Evening chanting for all Uposatha days

(1) Asking forgiveness of the Five Jewels
(namāmi buddhaṃ guṇasāgarantaṃ…)

(2) Lanna Uposatha day vandanā
(yo sannisinno varabodhimūle…)

(3) Kammaṭṭhāna - a long chant comprising the pubbabhāga and saraṇagamanaṃ, verse summaries of the first three anussatis and kāyagatāsati, Dhammapada 41, the four elements, five khandhas, three characteristics, and verses to the Vepullapabbata Sutta.

(4) Pañca Mahāpariccāga - a very long (and for me deadly boring) vandanā that pays homage to almost everything that’s sacred in the cakkavāḷa.

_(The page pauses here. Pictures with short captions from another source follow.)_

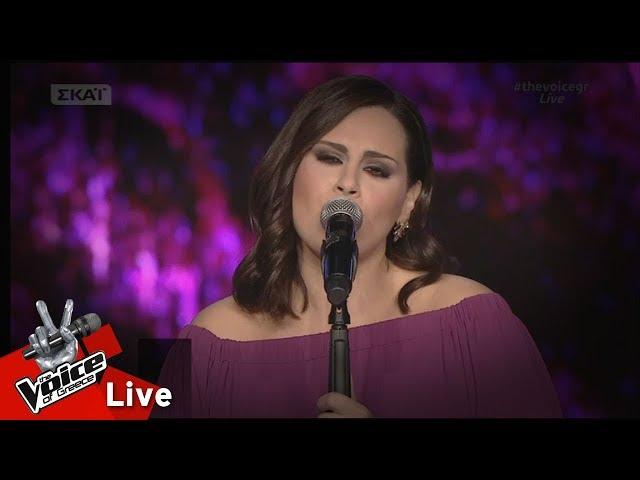 Τhe Voice: Συγκίνησε και συγκινήθηκε η Κρητικιά Τζωρτζίνα Αλεξάκη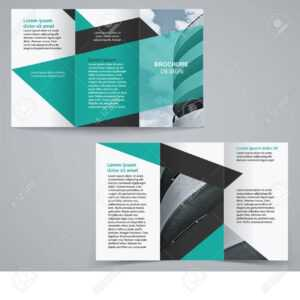 Tri-Fold Business Brochure Template, Two-Sided Template Design.. intended for Free Tri Fold Business Brochure Templates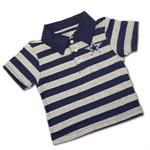 fe8c0b5a Dallas Cowboys Baby Clothes: BabyFans.com | All About the Babies <3 ...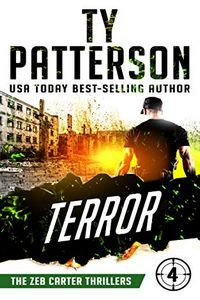 Terror by Ty Patterson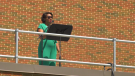 Edmonton Opera treated people to a show from the rooftop of the Jubilee Auditorium Sunday June 20, 2021. (CTV News Edmonton)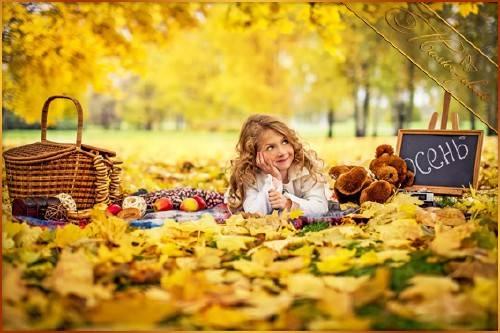 Осенний детский шаблон для фотошопа - Милые кудряшки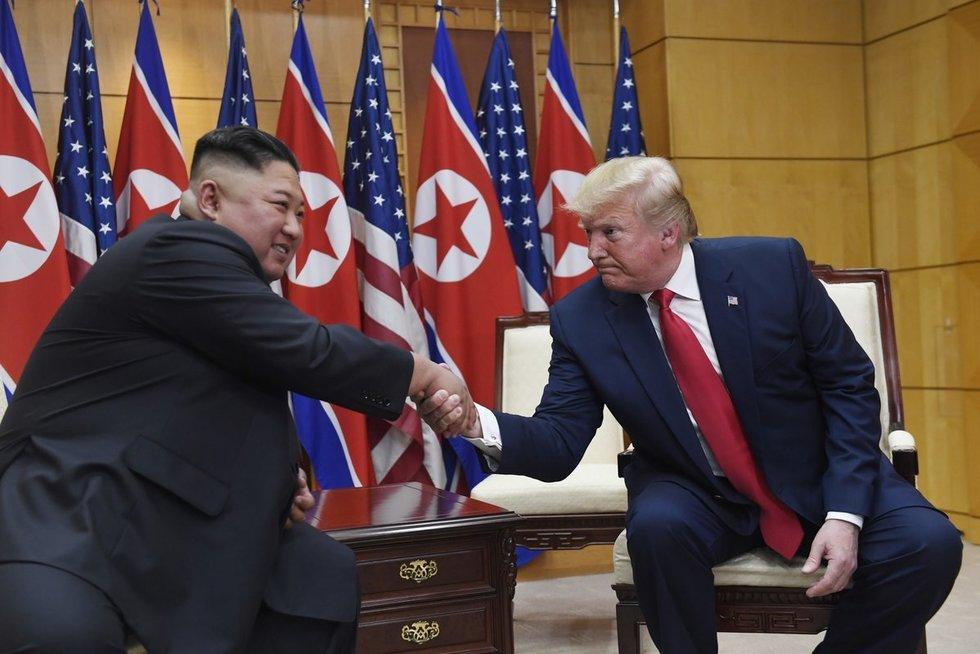 JAV ir Šiaurės Korėjos lyderiai (nuotr. SCANPIX)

9th day of waxing or waning moon

(1) Āṭānāṭiya Paritta

(2) Aṅgulimāla Paritta

(3) Bojjhaṅga Paritta

(4) Abhaya Paritta

(5) Devatā Uyyojanagāthā

(6) Jaya Paritta

(7) Hiri-ottappasampannā

11th day of waxing or waning moon

(1) Dhammasaṅgiṇī mātikā
(kusalā dhammā akusalā dhammā…)

(2) Vinaya
(= opening paragraphs of the first pārājika’s origin story)

(3) Sutta
(= opening paragraphs of the Brahmajāla Sutta)

(4) Opening paragraphs of the seven books of the Abhidhamma Piṭaka…

(4.1) Dhammasaṅgaṇī
(4.2) Vibhaṅga
(4.3) Dhātukathā
(4.4) Puggalapaññati
(4.5) Kathāvatthu
(4.6) Yamaka
(4.7) Mahāpaṭṭhāna

(5) Sappaccayā
(= Cūḷantaradukka passage of the Dhammasaṅgaṇī)

(6) Paṃsukūla
(6.1) For the deceased
(6.2) For self-reflection
(6.3) For the living

(7) Tirokuḍḍakaṇḍapacchimabhāga
(= last four verses of the Tirokuḍḍa Sutta)

13th day of waxing or waning moon

(1) Pabbatopamagāthā
(= verses from the Pabbatūpama Sutta, SN. i. 101-2)

(2) Ariyadhanagāthā
(= verses from the Dalidda Sutta, SN. i. 232, or Theragāthā verses of Sirimitta)

(3) Dhammaniyāma Sutta
(aka Uppāda Sutta, AN. i. 286)

(4) Tilakkhaṇādigāthā
(= Dhp. 277-279, & 85-89)

(5) Paṭiccasamuppāda anuloma and paṭiloma

(6) Paṭhamabuddhabhāsitagāthā
(= Dhp. 153)

(7) Buddha-udānagāthā
(= verses to the first three suttas of the Udāna)

(8) Bhaddekarattagāthā
(= verses to the MN’s Bhaddekaratta Suttas)

(9) Devatā-uyyojanagāthā
(dukkhappattā ca niddukkhā…)

Morning chanting for full moon and new moon Uposathas

(1) Paṭiccasamuppāda anuloma and paṭiloma

(2) Paṭhamabuddhabhāsitagāthā
(= Dhp. 153)

(3) Dhammacakkappavattana Sutta

(4) Yo dhīro
(comprising verses from Vin. i. 38, Vin. i. 40 and the Udāna’s Sāriputta Sutta)

(5) Yo kho Ānanda
(= the Buddha’s last speech in the Mahāparinibbāna Sutta)

(6) Ākāsaṭṭhā
(ākāsaṭṭhā ca bhummaṭṭhā devā…)

(7) Buddho Sabbaññū
(buddho sabbaññū taññāṇo…)

(8) Buddho Maṅgalasambhūto
(buddho maṅgalasambhūto sambuddho dīpaduttamo…)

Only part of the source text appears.